→ **PROMPT 1**:
In the post on favorite Bible verses below, retype the text between "The eighth chapter" and "things not seen.", inclusive.
→ **PROMPT 2**:
Rewrite the paragraph of the post on favorite Bible verses that begins "The eighth chapter of John’s Gospel" more concisely, keeping its main facts.
→ **PROMPT 3**:
Carry on the post on favorite Bible verses from its last sentence.

→ **DOCUMENT**:
━━━━━━━━━━━━━━━━━━━━━━━━━━━━━━

Since we’ll be on the road pretty soon, and my packing is completed, I thought I’d give you all today’s round of Favorite Bible Verses a bit early. We’ll still take till Friday night to finish up the polling, though.

Now that John 8:12b (“I am the light of the world …”) has passed into the round-of-27, let’s see if another saying from the same chapter can achieve similar success:

(A)nd you will know the truth, and the truth will set you free.

The eighth chapter of John’s Gospel grabs the reader with the tale of the woman caught in the act of adultery. From there, we find Jesus in a theological tennis match with religious authorities. Context is almost always important in the Bible, but this saying is a favorite across Christianity. We are set free in the truth, but what kind of freedom is that?

One of the three theological virtues is cited in Hebrews 11:

Faith is the realization of what is hoped for and evidence of things not seen.

━━━━━━━━━━━━━━━━━━━━━━━━━━━━━━

→ **ENTRIES SHOWN**:

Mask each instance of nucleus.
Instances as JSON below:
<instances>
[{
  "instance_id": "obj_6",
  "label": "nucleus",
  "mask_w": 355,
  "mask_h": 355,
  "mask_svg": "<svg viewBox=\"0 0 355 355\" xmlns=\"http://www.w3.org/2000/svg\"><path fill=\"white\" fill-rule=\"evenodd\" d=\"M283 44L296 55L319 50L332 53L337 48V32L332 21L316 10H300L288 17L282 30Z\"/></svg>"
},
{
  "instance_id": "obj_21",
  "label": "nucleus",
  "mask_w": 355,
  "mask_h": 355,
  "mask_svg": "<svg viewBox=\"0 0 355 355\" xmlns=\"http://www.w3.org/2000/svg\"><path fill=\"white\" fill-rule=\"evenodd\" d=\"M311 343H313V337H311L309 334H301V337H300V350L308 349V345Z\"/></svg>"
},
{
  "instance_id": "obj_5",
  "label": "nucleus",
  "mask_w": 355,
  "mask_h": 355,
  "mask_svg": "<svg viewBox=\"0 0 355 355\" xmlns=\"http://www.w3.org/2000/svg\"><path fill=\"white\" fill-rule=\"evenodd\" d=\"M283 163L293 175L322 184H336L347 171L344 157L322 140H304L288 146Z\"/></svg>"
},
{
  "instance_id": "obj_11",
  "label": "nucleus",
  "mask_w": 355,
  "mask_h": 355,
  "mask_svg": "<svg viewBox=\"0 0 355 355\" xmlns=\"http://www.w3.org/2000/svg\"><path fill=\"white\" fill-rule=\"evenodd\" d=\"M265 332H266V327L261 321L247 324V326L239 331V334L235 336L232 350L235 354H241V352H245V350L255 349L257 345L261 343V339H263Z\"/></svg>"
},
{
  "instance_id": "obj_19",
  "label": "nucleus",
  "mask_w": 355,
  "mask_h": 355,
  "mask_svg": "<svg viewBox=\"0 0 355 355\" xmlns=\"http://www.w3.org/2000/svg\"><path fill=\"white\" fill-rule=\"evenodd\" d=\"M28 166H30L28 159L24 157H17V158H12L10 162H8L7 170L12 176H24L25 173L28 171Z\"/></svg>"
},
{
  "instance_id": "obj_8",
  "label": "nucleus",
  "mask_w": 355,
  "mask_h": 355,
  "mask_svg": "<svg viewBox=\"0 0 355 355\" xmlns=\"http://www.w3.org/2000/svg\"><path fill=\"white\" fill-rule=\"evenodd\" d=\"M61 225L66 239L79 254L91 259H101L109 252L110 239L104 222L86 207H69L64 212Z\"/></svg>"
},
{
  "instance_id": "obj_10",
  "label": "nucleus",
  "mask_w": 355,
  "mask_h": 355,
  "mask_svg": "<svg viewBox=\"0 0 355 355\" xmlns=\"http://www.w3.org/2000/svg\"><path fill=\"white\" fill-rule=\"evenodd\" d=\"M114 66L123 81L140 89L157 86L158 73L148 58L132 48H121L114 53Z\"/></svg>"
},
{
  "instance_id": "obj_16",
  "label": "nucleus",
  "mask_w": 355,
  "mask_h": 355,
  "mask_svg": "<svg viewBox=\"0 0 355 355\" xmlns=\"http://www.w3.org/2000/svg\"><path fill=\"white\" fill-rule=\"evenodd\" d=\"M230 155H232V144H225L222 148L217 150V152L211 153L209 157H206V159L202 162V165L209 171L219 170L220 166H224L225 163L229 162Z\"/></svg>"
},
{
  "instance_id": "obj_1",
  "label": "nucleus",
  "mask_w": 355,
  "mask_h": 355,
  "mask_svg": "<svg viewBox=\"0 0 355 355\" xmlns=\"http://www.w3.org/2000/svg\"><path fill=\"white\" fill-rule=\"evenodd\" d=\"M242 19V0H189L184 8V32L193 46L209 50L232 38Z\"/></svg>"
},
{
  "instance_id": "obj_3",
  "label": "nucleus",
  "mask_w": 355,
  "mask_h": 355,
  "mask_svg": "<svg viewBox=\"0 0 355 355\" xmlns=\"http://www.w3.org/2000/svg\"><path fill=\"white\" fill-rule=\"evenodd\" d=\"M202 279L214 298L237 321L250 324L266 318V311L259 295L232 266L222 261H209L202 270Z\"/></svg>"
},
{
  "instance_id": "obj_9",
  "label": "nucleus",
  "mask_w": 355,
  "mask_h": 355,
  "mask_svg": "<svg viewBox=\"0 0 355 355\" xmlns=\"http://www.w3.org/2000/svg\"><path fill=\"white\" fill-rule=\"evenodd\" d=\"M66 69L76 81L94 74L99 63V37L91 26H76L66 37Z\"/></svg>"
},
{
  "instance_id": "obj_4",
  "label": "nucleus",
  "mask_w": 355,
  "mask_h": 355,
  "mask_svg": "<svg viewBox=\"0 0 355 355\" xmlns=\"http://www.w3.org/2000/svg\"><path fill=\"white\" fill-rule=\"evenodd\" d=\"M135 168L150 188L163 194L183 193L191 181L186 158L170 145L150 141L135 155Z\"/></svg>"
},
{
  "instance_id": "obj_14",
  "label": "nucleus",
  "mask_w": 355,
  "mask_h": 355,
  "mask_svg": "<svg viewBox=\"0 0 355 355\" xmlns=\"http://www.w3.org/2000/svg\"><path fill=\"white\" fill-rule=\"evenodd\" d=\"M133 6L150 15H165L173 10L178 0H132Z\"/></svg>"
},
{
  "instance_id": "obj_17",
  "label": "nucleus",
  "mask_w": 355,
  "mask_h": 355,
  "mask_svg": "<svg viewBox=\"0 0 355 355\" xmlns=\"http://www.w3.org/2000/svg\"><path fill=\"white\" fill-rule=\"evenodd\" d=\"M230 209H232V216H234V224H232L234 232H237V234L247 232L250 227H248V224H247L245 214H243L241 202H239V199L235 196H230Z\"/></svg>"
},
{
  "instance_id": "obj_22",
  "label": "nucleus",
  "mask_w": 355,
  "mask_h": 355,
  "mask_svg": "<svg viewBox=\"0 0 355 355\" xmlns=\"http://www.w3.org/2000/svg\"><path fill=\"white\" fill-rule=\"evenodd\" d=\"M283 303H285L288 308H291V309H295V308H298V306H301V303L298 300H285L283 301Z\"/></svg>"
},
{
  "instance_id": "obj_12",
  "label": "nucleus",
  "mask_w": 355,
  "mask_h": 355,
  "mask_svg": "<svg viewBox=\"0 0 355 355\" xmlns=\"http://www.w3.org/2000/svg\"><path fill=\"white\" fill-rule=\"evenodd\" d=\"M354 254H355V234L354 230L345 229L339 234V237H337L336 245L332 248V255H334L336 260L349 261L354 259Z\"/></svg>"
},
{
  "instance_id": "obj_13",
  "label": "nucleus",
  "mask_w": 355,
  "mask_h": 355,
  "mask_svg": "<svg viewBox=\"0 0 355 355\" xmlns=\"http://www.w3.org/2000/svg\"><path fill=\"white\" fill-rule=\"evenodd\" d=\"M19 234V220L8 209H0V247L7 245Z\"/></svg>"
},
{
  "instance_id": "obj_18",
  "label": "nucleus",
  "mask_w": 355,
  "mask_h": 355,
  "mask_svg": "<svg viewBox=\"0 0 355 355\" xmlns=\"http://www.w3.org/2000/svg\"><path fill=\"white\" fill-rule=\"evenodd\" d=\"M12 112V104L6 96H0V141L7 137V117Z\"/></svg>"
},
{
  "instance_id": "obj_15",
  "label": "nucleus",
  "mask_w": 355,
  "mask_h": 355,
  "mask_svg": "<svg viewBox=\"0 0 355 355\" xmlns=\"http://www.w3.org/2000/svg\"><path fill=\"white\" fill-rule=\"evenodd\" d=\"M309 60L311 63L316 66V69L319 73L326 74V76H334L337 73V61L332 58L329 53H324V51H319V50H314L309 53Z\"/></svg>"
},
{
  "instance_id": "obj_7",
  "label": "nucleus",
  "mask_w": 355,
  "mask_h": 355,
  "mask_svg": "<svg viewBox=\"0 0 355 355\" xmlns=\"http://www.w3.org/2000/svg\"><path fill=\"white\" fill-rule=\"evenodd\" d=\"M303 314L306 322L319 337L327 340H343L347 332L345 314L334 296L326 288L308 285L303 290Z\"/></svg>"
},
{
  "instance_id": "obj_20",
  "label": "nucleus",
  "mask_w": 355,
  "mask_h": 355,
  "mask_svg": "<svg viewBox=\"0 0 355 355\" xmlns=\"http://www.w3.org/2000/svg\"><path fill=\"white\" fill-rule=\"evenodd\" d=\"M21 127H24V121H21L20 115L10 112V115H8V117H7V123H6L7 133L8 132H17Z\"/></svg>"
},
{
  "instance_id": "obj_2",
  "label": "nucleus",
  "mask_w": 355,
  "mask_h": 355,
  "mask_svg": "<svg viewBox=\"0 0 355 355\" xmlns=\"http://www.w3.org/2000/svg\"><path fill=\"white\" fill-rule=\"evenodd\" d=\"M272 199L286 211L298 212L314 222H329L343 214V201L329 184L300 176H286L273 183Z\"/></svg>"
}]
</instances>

━━━━━━━━━━━━━━━━━━━━━━━━━━━━━━

→ **TASK ANSWER 1**:
The eighth chapter of John’s Gospel grabs the reader with the tale of the woman caught in the act of adultery. From there, we find Jesus in a theological tennis match with religious authorities. Context is almost always important in the Bible, but this saying is a favorite across Christianity. We are set free in the truth, but what kind of freedom is that?

One of the three theological virtues is cited in Hebrews 11:

Faith is the realization of what is hoped for and evidence of things not seen.

→ **TASK ANSWER 2**:
John 8 opens with the story of the woman caught in adultery and then shows Jesus in a theological tennis match with religious authorities. Context usually matters in the Bible, yet this saying is a favorite across Christianity. It raises the question of what kind of freedom being set free in the truth brings.

→ **TASK ANSWER 3**:
This verse leads off an extended exploration of faith in this epistle. Well worth reading and reflecting on. One single verse doesn’t do it justice, but it does provide a conversation-starter, whether one has words with another believer or with God.

And the prime psalm of Lent offers possibly the most heartfelt act of contrition in the entire Bible:

Have mercy on me, God, in accord with your merciful love; in your abundant compassion blot out my transgressions.

So today we have truth, faith, and mercy–these three. Which will be the greatest in the FBV’s sixth contest?


About catholicsensibility

Todd lives in the Pacific Northwest, serving a Catholic parish as a lay minister.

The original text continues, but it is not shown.